** START OF Entries **

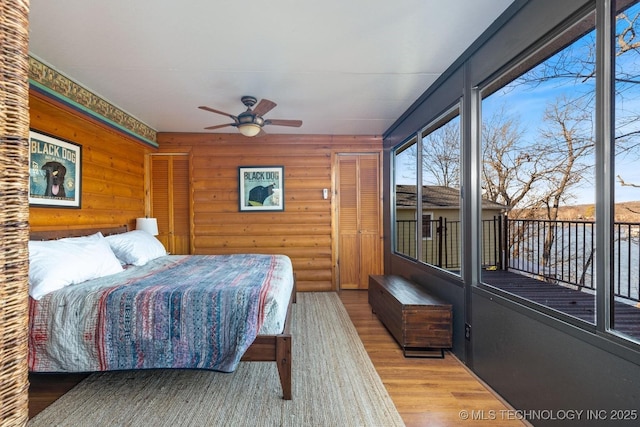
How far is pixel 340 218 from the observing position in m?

** END OF Entries **
** START OF Entries **

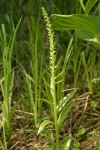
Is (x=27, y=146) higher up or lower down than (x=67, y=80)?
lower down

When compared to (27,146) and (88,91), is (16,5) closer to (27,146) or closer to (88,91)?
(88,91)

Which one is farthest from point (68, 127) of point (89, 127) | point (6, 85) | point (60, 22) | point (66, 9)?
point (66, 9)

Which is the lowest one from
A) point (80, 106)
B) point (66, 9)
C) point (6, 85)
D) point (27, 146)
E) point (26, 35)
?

** END OF Entries **

→ **The exercise**: Return every line of the data above that contains the word "down", matching case exactly.

→ **Problem solution**:
Is (x=27, y=146) higher up or lower down than (x=67, y=80)?
lower down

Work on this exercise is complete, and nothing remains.